[Rows of spatial question data]
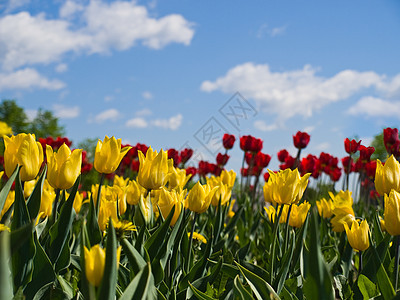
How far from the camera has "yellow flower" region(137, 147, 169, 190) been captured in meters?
2.08

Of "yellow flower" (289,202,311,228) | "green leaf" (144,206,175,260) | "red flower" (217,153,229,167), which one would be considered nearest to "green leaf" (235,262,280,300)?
"green leaf" (144,206,175,260)

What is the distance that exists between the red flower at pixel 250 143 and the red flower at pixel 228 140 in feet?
0.79

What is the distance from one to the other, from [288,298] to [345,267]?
1271 mm

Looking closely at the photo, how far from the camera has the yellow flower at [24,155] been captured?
1.77 m

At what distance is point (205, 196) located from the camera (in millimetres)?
2184

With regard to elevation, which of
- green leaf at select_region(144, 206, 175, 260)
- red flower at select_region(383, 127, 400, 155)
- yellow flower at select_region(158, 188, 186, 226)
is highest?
red flower at select_region(383, 127, 400, 155)

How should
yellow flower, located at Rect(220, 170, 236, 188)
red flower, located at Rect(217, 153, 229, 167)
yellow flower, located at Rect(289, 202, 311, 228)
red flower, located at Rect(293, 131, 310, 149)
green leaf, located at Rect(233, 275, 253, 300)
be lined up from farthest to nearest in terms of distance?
red flower, located at Rect(217, 153, 229, 167), red flower, located at Rect(293, 131, 310, 149), yellow flower, located at Rect(220, 170, 236, 188), yellow flower, located at Rect(289, 202, 311, 228), green leaf, located at Rect(233, 275, 253, 300)

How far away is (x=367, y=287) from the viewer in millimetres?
1992

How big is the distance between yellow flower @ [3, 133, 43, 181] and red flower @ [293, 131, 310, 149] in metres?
3.96

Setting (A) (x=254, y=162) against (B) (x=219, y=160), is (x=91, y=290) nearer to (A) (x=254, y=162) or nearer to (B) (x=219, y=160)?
(A) (x=254, y=162)

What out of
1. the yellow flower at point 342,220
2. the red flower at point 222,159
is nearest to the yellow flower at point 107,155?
the yellow flower at point 342,220

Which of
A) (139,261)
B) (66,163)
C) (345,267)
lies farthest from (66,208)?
(345,267)

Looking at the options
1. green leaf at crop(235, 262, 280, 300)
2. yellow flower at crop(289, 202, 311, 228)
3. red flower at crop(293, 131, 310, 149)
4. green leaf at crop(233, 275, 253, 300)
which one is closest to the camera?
green leaf at crop(233, 275, 253, 300)

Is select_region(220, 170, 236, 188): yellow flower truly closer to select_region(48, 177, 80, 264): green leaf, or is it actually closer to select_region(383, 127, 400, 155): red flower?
select_region(383, 127, 400, 155): red flower
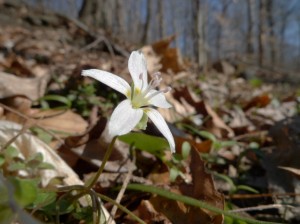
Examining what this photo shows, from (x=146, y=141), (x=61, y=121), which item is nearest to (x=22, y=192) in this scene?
(x=146, y=141)

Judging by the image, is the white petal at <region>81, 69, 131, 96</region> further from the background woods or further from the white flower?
the background woods

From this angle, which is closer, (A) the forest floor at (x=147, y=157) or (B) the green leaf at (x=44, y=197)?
(B) the green leaf at (x=44, y=197)

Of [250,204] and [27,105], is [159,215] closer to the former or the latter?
[250,204]

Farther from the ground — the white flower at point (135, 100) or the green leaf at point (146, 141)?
the white flower at point (135, 100)

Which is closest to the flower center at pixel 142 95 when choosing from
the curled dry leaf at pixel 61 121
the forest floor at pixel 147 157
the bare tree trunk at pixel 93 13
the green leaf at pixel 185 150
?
the forest floor at pixel 147 157

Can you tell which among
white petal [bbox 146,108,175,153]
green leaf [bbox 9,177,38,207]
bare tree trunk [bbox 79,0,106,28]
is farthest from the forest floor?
bare tree trunk [bbox 79,0,106,28]

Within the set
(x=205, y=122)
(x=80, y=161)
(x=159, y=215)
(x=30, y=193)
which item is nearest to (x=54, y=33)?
(x=205, y=122)

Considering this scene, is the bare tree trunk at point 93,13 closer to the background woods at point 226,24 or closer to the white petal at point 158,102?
the background woods at point 226,24
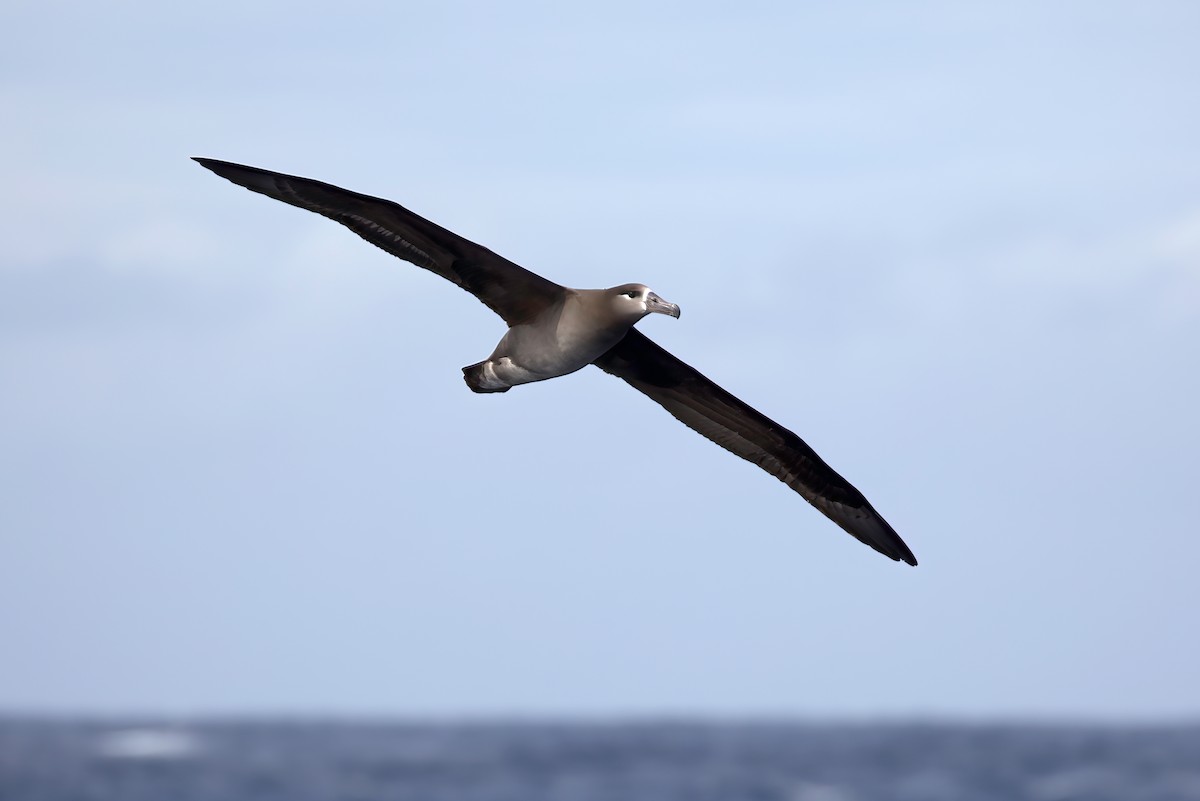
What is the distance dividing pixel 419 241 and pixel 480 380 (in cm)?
137

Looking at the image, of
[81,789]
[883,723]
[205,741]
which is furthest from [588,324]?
[883,723]

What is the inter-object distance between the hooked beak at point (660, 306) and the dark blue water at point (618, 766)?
38425mm

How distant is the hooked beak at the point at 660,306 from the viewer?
45.6 feet

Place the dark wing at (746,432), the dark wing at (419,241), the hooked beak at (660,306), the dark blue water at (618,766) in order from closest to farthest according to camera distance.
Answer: the hooked beak at (660,306), the dark wing at (419,241), the dark wing at (746,432), the dark blue water at (618,766)

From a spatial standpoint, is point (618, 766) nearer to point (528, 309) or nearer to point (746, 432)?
point (746, 432)

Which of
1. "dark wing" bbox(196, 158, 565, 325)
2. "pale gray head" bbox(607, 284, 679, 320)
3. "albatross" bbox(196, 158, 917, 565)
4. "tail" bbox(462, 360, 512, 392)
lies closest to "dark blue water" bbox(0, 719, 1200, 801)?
"albatross" bbox(196, 158, 917, 565)

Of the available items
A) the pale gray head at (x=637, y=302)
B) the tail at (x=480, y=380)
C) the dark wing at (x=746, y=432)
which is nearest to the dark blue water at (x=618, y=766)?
the dark wing at (x=746, y=432)

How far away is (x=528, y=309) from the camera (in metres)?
15.0

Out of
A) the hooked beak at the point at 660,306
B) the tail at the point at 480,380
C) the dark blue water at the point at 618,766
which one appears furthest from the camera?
the dark blue water at the point at 618,766

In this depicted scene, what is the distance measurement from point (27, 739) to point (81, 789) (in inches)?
1238

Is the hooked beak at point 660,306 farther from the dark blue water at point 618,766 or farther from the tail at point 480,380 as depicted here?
the dark blue water at point 618,766

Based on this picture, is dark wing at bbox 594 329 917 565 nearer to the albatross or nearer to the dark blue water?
A: the albatross

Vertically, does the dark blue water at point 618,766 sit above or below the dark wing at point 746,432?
above

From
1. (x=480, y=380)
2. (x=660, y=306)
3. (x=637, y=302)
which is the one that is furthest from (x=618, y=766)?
(x=660, y=306)
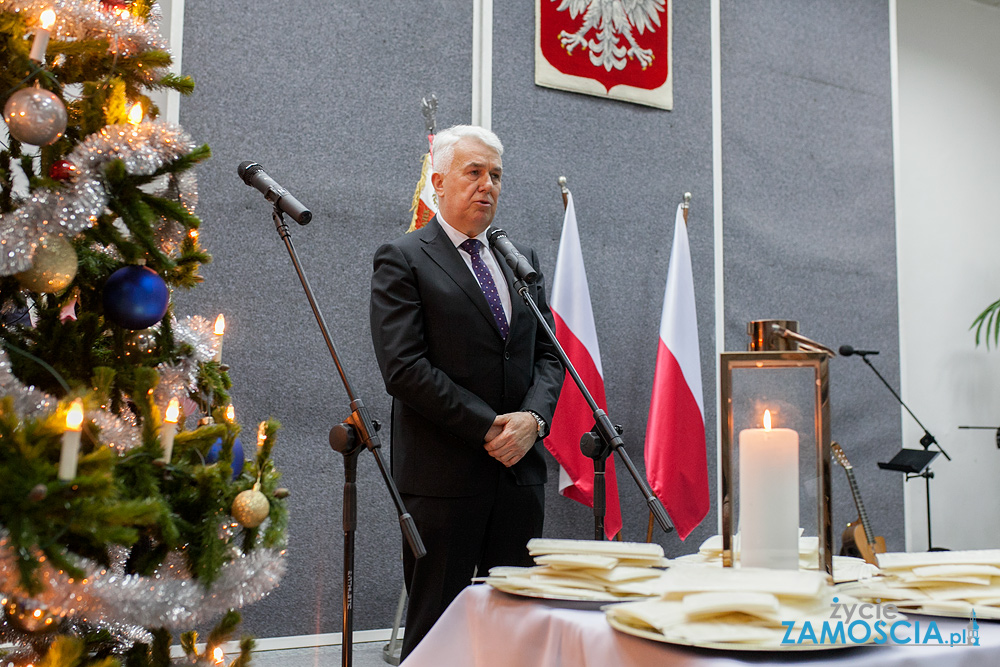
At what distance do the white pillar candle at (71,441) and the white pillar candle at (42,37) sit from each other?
0.54 m

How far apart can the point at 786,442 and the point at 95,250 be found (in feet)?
3.56

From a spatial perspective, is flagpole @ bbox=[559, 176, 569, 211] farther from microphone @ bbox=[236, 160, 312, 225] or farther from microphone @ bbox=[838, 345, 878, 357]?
microphone @ bbox=[236, 160, 312, 225]

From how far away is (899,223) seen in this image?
385 centimetres

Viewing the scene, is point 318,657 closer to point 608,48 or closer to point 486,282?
point 486,282

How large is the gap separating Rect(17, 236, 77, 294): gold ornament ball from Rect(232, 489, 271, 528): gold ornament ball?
0.40 m

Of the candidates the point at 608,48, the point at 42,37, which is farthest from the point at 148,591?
the point at 608,48

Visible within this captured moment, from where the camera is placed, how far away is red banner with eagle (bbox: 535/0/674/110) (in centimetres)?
310

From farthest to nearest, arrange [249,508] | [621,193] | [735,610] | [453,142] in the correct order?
[621,193], [453,142], [249,508], [735,610]

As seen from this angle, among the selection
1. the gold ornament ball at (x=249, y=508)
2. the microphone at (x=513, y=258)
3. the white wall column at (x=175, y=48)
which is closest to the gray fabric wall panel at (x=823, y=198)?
the microphone at (x=513, y=258)

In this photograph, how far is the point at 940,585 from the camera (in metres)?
0.66

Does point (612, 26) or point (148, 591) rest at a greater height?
point (612, 26)

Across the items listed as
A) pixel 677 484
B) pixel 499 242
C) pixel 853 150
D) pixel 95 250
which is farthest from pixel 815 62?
pixel 95 250

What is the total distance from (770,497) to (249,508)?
2.84 ft

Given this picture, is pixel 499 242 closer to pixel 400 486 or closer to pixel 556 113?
pixel 400 486
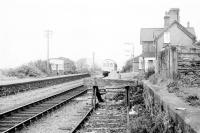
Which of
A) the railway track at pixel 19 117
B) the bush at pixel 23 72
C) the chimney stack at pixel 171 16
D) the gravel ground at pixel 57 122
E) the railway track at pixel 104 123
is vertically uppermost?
the chimney stack at pixel 171 16

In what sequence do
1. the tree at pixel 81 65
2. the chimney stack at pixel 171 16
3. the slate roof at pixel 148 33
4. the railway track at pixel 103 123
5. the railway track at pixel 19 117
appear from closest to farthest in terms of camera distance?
the railway track at pixel 103 123
the railway track at pixel 19 117
the chimney stack at pixel 171 16
the slate roof at pixel 148 33
the tree at pixel 81 65

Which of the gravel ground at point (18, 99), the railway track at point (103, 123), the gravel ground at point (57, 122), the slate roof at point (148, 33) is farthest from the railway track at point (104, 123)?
the slate roof at point (148, 33)

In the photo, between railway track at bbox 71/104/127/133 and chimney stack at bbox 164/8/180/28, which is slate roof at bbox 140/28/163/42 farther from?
railway track at bbox 71/104/127/133

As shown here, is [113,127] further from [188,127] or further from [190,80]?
[188,127]

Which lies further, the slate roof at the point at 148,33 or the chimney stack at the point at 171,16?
the slate roof at the point at 148,33

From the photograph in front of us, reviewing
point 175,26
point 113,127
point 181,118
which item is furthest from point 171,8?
point 181,118

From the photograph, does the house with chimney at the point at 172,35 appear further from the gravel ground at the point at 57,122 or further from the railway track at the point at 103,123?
the railway track at the point at 103,123

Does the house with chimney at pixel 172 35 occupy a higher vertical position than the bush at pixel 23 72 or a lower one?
higher

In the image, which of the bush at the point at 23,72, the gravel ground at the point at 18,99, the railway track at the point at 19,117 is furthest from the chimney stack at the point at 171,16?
the railway track at the point at 19,117

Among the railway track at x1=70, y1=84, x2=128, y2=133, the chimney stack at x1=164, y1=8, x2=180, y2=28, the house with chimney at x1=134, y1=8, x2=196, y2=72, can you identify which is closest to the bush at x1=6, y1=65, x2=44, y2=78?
the house with chimney at x1=134, y1=8, x2=196, y2=72

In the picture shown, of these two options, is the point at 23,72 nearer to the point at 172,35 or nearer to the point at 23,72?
the point at 23,72

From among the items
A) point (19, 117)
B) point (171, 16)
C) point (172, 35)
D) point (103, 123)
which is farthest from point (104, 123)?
point (171, 16)

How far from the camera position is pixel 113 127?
336 inches

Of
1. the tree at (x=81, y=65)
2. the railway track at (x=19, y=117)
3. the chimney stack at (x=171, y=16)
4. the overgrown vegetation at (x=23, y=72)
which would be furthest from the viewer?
the tree at (x=81, y=65)
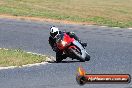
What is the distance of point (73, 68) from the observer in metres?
16.8

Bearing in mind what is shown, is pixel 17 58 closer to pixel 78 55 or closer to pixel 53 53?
pixel 53 53

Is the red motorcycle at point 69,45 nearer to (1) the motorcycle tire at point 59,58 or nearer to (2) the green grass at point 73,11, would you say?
(1) the motorcycle tire at point 59,58

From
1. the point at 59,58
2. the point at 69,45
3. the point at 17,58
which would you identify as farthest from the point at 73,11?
the point at 69,45

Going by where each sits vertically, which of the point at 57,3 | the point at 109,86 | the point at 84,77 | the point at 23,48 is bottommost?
the point at 57,3

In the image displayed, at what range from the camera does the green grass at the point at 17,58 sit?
1725cm

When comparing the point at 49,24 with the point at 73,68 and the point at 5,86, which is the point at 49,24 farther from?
the point at 5,86

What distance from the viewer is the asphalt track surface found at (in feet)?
46.8

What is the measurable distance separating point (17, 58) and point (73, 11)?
24.0 meters

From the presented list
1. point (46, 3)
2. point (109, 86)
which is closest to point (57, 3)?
point (46, 3)

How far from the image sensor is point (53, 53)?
2108 cm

**Required work**: Your task is to output exactly the lines running from the one with "In the image displayed, at" through the final line of the material above, with both ends included.

**Exercise result**:
In the image displayed, at what range from the camera does the green grass at the point at 17,58 sit?
1725cm

When comparing the point at 49,24 with the point at 73,68 and the point at 5,86, which is the point at 49,24 farther from?
the point at 5,86

What distance from the viewer is the asphalt track surface found at (in feet)?
46.8

What is the measurable distance separating point (17, 58) and point (73, 11)?
24.0 meters

From the presented list
1. point (46, 3)
2. point (109, 86)
which is closest to point (57, 3)?
point (46, 3)

How far from the image sensor is point (53, 53)?
2108 cm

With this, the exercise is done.